Second-wave feminism continued the fight against material inequalities but offered a much more radical challenge to the entire liberal democratic political system and to ideas about womanhood. Second-wave feminists questioned divisions between private and public spheres, highlighted the political nature of relations between women and men, experimented with new political processes and re-wrote political agendas to attend to issues they thought central to women (Holmes, 1999).All types of relationships with men were subject to analysis, but there was considerable attention to sexuality and the ways in which heterosexism contributed to the reproduction of conservative gender roles thought to constrain women. And although there were debates and disagreements among different groups of feminists such as lesbians and heterosexuals, this does not mean that the movement fell apart due to in-fighting. The movement was an amazing collection of women of different classes, ethnic groups, ages, sexualities and so on. White middle class educated women tended to be the most dominant voice in that movement but black working class, lesbian and other groups were always there asking questions about whose interests were being forwarded (Holmes, 2004).

The question of whether women, in all their diversity, can share political interests seems largely — but not entirely — to have been answered in the negative. Women, very broadly speaking, do still share a disadvantaged social position relative to men (see Chapter 1) and are still subject to violence which is directed against them specifically as women (Dobash and Dobash, 1992; Kelly, 1988). However, there are huge differences between women; between women in the First and Third Worlds, or between poor black women in America or Britain in relation to their white middle class peers. As a political movement, feminism has continued to struggle with identity politics and some of the problems it involves were highlighted when certain groups of men began to insist that there were costs associated with being masculine. Searching for the ‘real’ man within became a popular project for middle class men in the 1980s, partly as an individualistic response to the perceived threat to their

privilege that feminism posed (Connell, 1995; Messner, 1997). More pro-feminist versions of masculinity politics tended to stress the need for both women and men to be liberated from repressive traditional gender roles, or the need to refuse to be a man within the hegemonic terms proscribed (Connell, 1995; Stoltenberg, 2000a/1989). From this and feminist questionings of the gender order emerged queer politics (see Chapter 4; Jagose, 1996; Seidman, 1996), which argued the need radically to reconfigure the gender order via freeing individual desires and making gender a matter of fluid choice rather than fixed ascription.
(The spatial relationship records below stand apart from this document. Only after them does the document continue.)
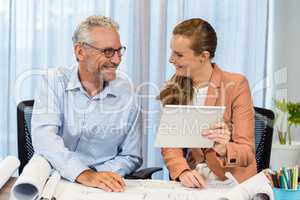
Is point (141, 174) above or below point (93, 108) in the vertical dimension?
below

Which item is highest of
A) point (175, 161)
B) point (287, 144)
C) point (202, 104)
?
point (202, 104)

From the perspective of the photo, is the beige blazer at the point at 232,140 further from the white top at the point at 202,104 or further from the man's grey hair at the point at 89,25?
the man's grey hair at the point at 89,25

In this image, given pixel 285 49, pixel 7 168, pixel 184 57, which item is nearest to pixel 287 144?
pixel 285 49

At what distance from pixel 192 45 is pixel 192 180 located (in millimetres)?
551

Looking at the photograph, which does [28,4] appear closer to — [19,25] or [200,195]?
[19,25]

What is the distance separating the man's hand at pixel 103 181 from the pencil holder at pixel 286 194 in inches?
19.5

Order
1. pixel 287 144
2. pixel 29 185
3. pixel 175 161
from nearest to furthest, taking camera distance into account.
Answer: pixel 29 185, pixel 175 161, pixel 287 144

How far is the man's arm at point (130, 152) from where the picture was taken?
5.74 ft

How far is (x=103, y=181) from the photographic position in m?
1.41

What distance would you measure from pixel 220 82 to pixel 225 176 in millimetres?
373

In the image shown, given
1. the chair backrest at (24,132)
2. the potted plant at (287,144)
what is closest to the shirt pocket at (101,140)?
the chair backrest at (24,132)

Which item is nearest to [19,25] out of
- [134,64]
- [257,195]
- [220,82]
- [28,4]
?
[28,4]

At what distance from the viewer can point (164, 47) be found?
2.92 metres

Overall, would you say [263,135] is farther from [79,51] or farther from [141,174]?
[79,51]
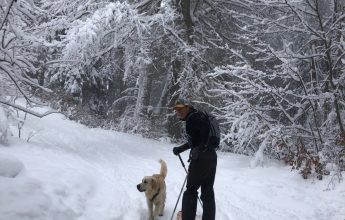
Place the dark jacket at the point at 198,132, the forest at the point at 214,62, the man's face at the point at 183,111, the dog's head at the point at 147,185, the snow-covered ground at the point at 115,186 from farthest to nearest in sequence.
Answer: the forest at the point at 214,62, the dog's head at the point at 147,185, the snow-covered ground at the point at 115,186, the man's face at the point at 183,111, the dark jacket at the point at 198,132

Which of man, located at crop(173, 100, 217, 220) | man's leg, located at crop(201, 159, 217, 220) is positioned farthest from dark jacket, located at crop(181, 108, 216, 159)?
man's leg, located at crop(201, 159, 217, 220)

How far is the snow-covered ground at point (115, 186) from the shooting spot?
6.28 meters

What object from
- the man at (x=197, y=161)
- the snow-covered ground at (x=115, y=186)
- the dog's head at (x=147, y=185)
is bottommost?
the snow-covered ground at (x=115, y=186)

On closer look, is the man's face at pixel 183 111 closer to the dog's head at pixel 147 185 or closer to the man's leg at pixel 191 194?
the man's leg at pixel 191 194

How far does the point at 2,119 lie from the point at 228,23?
1047 centimetres

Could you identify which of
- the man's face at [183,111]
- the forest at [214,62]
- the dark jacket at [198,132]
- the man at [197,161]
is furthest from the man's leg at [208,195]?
the forest at [214,62]

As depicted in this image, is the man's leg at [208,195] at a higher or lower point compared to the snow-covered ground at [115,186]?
higher

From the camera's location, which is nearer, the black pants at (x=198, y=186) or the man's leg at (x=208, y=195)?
the black pants at (x=198, y=186)

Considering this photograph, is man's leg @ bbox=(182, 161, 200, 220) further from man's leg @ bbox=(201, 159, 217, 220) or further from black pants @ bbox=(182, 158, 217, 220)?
man's leg @ bbox=(201, 159, 217, 220)

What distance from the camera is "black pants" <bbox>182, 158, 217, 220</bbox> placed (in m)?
5.96

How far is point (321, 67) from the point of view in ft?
41.2

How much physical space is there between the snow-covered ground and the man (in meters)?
1.21

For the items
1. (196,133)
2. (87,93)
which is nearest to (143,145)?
(196,133)

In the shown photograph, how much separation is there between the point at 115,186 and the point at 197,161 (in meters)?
2.99
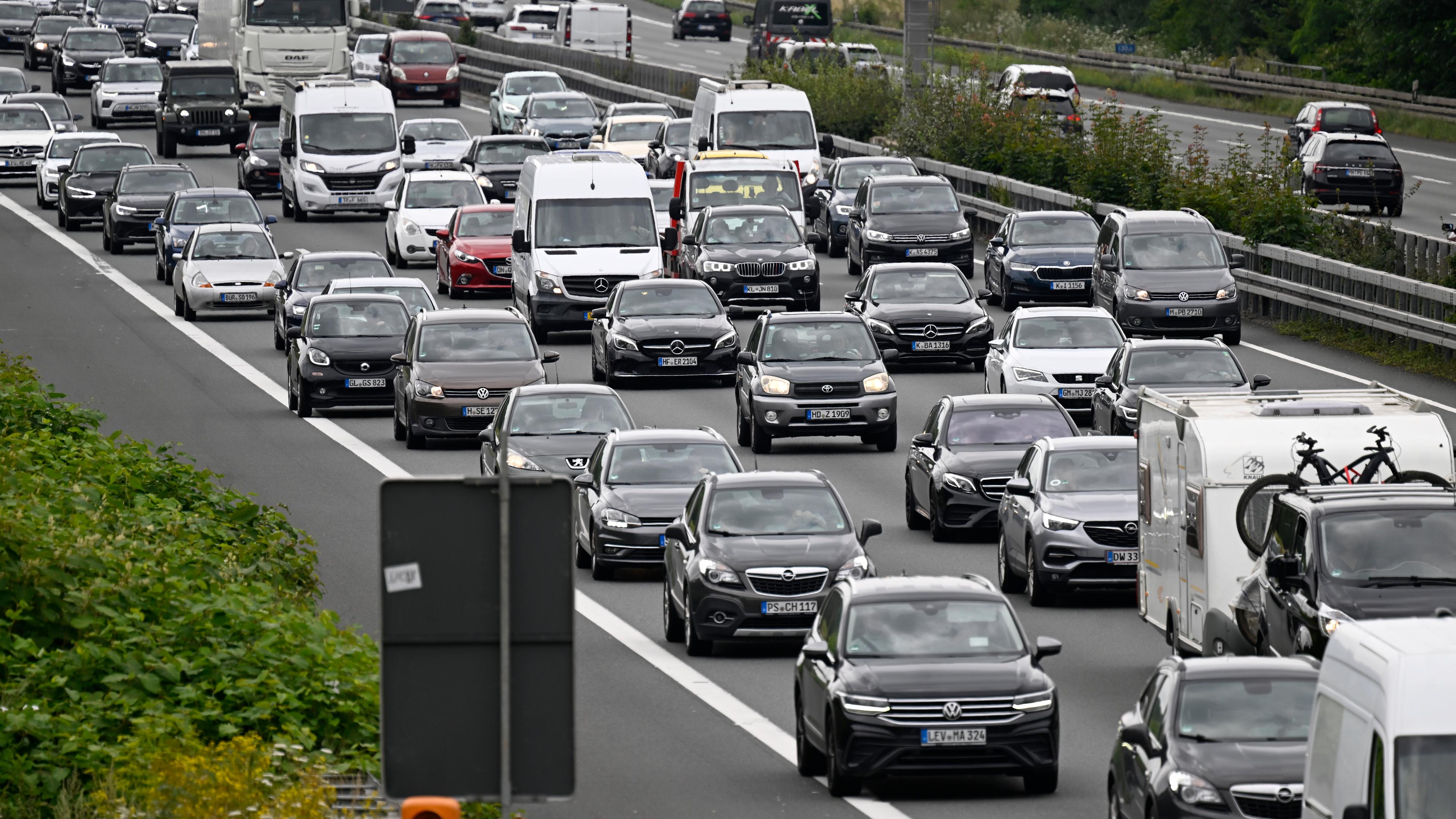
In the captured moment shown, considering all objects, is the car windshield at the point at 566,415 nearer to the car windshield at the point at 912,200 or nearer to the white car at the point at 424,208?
the car windshield at the point at 912,200

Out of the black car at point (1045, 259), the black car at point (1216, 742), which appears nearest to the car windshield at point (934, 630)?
the black car at point (1216, 742)

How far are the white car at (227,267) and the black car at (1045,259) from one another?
40.1 feet

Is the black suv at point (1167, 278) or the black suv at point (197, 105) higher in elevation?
the black suv at point (1167, 278)

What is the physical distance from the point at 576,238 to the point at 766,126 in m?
11.6

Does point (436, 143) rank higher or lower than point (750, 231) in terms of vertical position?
lower

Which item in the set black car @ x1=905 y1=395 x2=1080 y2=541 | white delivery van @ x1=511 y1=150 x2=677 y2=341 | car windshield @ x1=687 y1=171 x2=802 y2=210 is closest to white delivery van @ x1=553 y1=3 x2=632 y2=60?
car windshield @ x1=687 y1=171 x2=802 y2=210

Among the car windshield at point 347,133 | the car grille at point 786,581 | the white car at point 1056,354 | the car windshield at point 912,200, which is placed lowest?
the car windshield at point 347,133

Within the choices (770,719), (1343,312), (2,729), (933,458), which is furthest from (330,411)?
(2,729)

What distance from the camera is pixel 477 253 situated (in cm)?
4591

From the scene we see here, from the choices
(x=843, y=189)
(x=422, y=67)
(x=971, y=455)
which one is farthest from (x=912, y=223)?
(x=422, y=67)

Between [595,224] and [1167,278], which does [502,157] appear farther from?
[1167,278]

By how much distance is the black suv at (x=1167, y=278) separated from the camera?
38.9 m

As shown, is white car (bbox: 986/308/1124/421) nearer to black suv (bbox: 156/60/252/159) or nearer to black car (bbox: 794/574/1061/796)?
black car (bbox: 794/574/1061/796)

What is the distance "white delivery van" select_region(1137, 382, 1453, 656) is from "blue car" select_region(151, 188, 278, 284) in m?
29.6
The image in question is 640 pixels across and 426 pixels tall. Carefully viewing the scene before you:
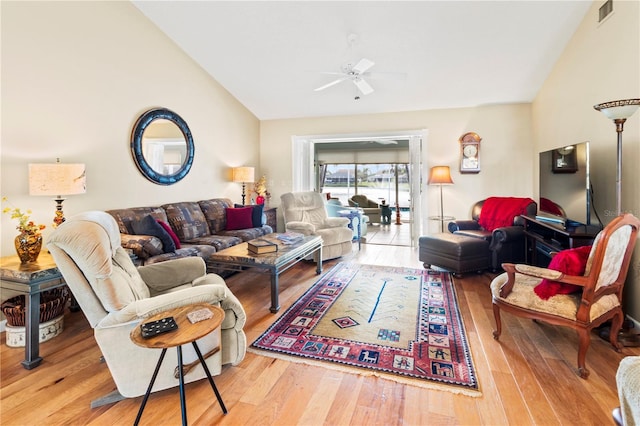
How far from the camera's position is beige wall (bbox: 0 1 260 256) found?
2699 millimetres

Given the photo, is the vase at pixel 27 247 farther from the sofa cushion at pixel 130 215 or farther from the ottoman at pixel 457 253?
the ottoman at pixel 457 253

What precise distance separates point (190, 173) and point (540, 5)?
4.58 meters

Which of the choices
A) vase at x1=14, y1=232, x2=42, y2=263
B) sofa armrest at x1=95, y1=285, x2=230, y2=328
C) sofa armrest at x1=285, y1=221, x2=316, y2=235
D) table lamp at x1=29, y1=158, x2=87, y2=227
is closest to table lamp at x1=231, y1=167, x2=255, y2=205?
sofa armrest at x1=285, y1=221, x2=316, y2=235

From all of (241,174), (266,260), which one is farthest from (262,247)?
(241,174)

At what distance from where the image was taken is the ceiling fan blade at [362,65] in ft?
11.2

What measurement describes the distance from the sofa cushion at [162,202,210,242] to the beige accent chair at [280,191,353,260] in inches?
48.0

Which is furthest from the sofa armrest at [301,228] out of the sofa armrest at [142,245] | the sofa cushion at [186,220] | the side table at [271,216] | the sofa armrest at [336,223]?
the sofa armrest at [142,245]

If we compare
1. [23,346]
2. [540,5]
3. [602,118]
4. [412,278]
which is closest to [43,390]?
[23,346]

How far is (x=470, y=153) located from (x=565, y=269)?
3.68 m

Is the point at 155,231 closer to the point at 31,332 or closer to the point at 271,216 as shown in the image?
the point at 31,332

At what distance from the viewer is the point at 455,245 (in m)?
3.87

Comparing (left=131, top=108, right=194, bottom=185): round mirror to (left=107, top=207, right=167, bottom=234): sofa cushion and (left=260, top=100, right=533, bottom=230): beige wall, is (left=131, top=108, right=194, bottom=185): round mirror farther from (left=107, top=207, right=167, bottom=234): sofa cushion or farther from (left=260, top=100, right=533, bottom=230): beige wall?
(left=260, top=100, right=533, bottom=230): beige wall

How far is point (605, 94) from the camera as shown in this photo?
2.97m

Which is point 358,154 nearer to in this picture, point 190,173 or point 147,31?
point 190,173
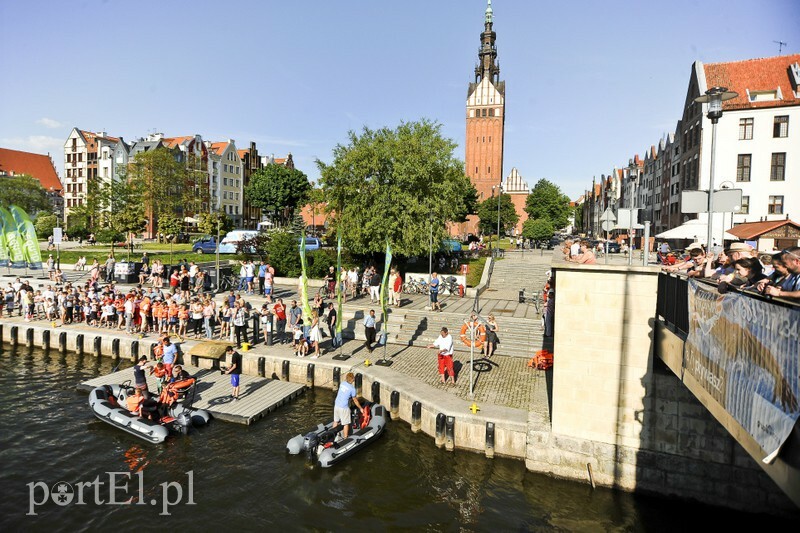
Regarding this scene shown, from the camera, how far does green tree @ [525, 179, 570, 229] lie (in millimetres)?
83250

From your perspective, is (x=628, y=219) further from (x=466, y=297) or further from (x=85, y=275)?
(x=85, y=275)

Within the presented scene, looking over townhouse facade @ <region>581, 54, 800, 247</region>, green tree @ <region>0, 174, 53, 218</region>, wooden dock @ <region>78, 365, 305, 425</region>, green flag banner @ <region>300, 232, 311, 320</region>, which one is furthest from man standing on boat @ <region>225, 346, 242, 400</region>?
green tree @ <region>0, 174, 53, 218</region>

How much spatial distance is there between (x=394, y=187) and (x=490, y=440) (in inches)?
793

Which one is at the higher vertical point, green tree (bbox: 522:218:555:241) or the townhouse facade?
the townhouse facade

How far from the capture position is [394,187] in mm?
30422

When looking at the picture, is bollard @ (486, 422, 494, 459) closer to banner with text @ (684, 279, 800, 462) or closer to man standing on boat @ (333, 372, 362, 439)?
man standing on boat @ (333, 372, 362, 439)

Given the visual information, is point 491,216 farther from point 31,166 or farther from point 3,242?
point 31,166

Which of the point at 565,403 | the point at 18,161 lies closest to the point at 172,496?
the point at 565,403

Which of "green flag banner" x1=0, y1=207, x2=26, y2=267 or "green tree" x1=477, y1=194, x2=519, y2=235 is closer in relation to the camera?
"green flag banner" x1=0, y1=207, x2=26, y2=267

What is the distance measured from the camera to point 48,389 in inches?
721

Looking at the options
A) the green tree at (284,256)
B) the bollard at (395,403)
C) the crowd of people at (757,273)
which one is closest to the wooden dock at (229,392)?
the bollard at (395,403)

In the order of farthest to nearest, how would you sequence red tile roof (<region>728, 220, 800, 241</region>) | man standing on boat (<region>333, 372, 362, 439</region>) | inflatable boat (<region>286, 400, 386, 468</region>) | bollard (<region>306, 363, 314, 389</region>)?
1. red tile roof (<region>728, 220, 800, 241</region>)
2. bollard (<region>306, 363, 314, 389</region>)
3. man standing on boat (<region>333, 372, 362, 439</region>)
4. inflatable boat (<region>286, 400, 386, 468</region>)

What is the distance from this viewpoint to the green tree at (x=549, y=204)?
83.2 m

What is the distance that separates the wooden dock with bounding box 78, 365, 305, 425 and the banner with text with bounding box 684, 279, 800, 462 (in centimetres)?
1282
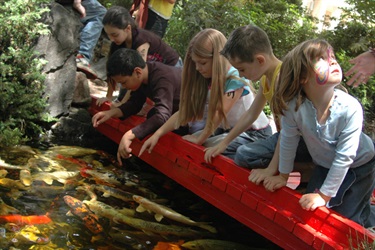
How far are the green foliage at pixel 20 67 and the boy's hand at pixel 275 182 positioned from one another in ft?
10.4

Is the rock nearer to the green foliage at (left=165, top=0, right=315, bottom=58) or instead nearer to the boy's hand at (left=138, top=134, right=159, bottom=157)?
the boy's hand at (left=138, top=134, right=159, bottom=157)

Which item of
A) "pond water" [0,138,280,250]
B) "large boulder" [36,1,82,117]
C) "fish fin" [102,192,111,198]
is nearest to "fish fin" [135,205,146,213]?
"pond water" [0,138,280,250]

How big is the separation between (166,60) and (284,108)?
327cm

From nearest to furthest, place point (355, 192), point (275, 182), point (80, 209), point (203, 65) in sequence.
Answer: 1. point (355, 192)
2. point (275, 182)
3. point (80, 209)
4. point (203, 65)

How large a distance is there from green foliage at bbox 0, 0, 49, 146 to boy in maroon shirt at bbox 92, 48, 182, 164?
3.88 ft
Yet this is unlikely to alter significantly the realities of most of the population. Questions arose about the continued relevance of feminist politics in a world where identities are supposedly no longer thought stable and yet divisions around religion and culture are becoming the source of major global conflicts. It is uncertain whether these conflicts are economically (i. e. resource seeking) rather than culturally or religiously motivated, and what their effects will be on local and global gender relations. Yet feminists maintain alliances, sometimes across difficult real and imagined borders, and they and pro-feminist men continue to attempt to bring greater control over their lives to more of the world’s women. At the same time differences are not ignored and the intricate tangle of gender with other forms of inequality is the subject of continued political and intellectual scrutiny. The engagement of class with gender has been particularly important within feminist sociology.